Kate closed her eyes and shook her head.

“A double date,” he said. “We can hang out without you getting all stressed that I’m going to jump your bones.”

Kate drank water.

“I am, of course, but that comes later. Me, too.”

“Jim,” Kate said.

“Kate,” Jim said, and gri

She couldn’t stop herself. She laughed.

“That’s better,” he said, and waved over another round. When Bernie had come and gone he said, “I haven’t seen you since Tuesday. I see you’re still living and uncharred, which I find to be a good thing. What have you got on Dreyer?”

“Nothing.”

He looked skeptical. “Nothing?”

“Nothing.” She shook her head and rolled the ice-filled glass back and forth across her forehead. “Jim, I was born and raised in this Park. I’ve howdied, as they say, with just about everyone who has lived or is living in it. I’m related by blood to at least a third of them, by marriage to at least another third, and the last third owes me one way or another. People talk to me because they know me and because they know I’ve been around forever.”

“You got diddly.”

“In the past three days, I’ve talked to anyone who ever said hi to Len Dreyer going into the post office, anyone who ever stood in line behind him at the Niniltna General Store, anyone who ever bumped into him in this bar. He did some kind of work for just about all of them, fixed roofs, laid floors, dug foundations, fixed boats, cars, snow machines, four-wheelers, hair dryers, irons, blenders, Skilsaws, and one 1994 Harley-Davidson two-tone blue and silver Fat Boy with twenty-four thousand miles on it that is apparently driving Archie Spring either into his second childhood or the sunset, depending on whether you talk to him or his wife.”

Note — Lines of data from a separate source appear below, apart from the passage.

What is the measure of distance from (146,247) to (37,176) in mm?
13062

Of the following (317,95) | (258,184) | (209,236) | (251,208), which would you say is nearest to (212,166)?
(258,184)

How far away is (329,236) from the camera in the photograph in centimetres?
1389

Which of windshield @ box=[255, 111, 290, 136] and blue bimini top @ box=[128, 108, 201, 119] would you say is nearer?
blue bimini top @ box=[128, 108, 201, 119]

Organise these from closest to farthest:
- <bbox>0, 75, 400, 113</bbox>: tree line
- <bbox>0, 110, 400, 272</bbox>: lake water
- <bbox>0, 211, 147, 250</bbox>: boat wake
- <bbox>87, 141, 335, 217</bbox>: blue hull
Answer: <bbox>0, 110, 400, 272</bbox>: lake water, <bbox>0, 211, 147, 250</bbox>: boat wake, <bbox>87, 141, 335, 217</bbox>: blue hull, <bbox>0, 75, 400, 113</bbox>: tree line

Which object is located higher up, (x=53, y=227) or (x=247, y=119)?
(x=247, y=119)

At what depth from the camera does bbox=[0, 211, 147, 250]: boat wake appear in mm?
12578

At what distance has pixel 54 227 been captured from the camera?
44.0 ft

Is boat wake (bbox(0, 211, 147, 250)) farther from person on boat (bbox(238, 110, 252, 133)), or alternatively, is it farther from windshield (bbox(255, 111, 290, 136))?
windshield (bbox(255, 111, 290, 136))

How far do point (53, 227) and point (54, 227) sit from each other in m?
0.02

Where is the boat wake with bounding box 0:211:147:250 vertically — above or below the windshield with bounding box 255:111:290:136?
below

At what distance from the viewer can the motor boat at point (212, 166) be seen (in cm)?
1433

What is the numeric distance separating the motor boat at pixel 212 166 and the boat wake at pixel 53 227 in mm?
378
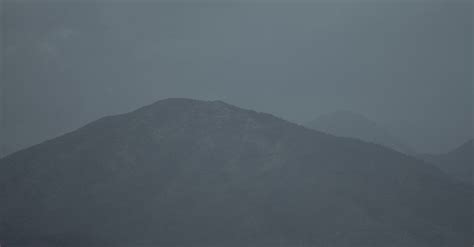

“An all-purpose, super-duper utility handyman.”

“With a work ethic that wouldn’t quit. His mother must have been frightened by a slacker when she was pregnant. He always showed up when he said he would, he always stayed on the job till it was done, and he always got it right the first time.”

“He could have gotten rich in a town like Anchorage.”

“Why didn’t he, then?” she said, frustrated. “And why didn’t he live higher on the hog in the Park?”

“How did he live?”

“You know his cabin burned down?” He nodded, and she pulled out a photo and shoved it at him. “Got that from the Association files, you know that survey they did of every building in the Park and its history back when the ANCSA money started coming in?”

“Sort of like a Doomsday Book for the Park,” he said, nodding.

“Yeah. Emaa wanted a starting place, an inventory for when she went looking for federal money to build housing.”

They bent their heads over the photo. It showed a tumbledown shack made of weathered boards, with a roof that looked like it was about to slide in one direction and an outhouse in the background that looked like it was going to crumble in another.